+++ PAGE +++

REC Silicon - Private placement successfully completed

NOT FOR RELEASE, PUBLICATION OR DISTRIBUTION, IN WHOLE OR IN PART DIRECTLY OR

INDIRECTLY, IN AUSTRALIA, CANADA, JAPAN OR THE UNITED STATES OR ANY OTHER

JURISDICTION IN WHICH SUCH RELEASE, PUBLICATION OR DISTRIBUTION WOULD BE

UNLAWFUL.

Lysaker, 14 October 2020.

Reference is made to the stock exchange release from REC Silicon ASA ("REC" or

the "Company") published on 14 October 2020 regarding a contemplated private

placement (the "Private Placement"). The Company is pleased to announce that it

has raised approximately NOK 1,000 million in gross proceeds through the Private

Placement of 92,592,592 new shares (the "New Shares"), at a price per share of

NOK 10.80 (the "Offer Price"). The Private Placement took place through a

process managed by Arctic Securities AS and Pareto Securities AS (the

"Managers"). The Private Placement was substantially oversubscribed.

+++

PROBLEMS AND TASKS |
a – Translate this sentence from the REC Silicon private placement announcement into German: "The Private Placement was substantially oversubscribed."
b – Carry on the REC Silicon private placement announcement from its last sentence, keeping to its style as a stock exchange release.

+++ DATA ENTRIES +++

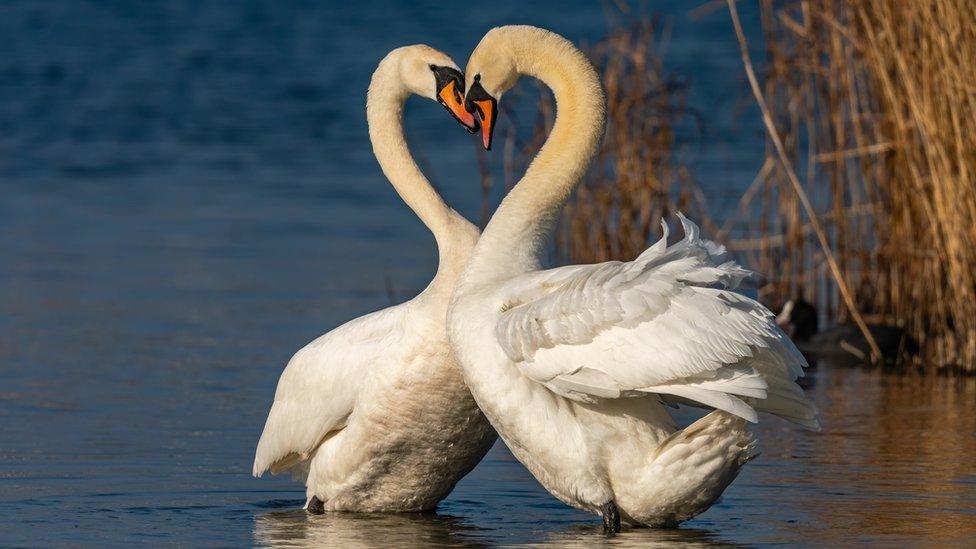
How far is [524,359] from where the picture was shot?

+++
+++ DATA ENTRIES +++

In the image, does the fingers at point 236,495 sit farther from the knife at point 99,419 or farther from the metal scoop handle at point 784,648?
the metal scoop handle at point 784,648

+++

WRITTEN ANSWERS |
a – Die Privatplatzierung war deutlich überzeichnet.

b –
The net proceeds from the Private Placement will be used to fund expansion

investments and activities at the Company's facilities in Butte and Moses Lake

as well as for general corporate purposes. Upon completion of the Private

Placement, the Company will have established an extended liquidity runway which

may enable the Company to prepare for a restart of the Moses Lake plant. Such

restart is targeted in 2022 on the back of expected continuation of positive

developments currently seen in both the solar energy and battery markets where

the Company believes that it is positioned to become a leading US provider of

silane and polysilicon.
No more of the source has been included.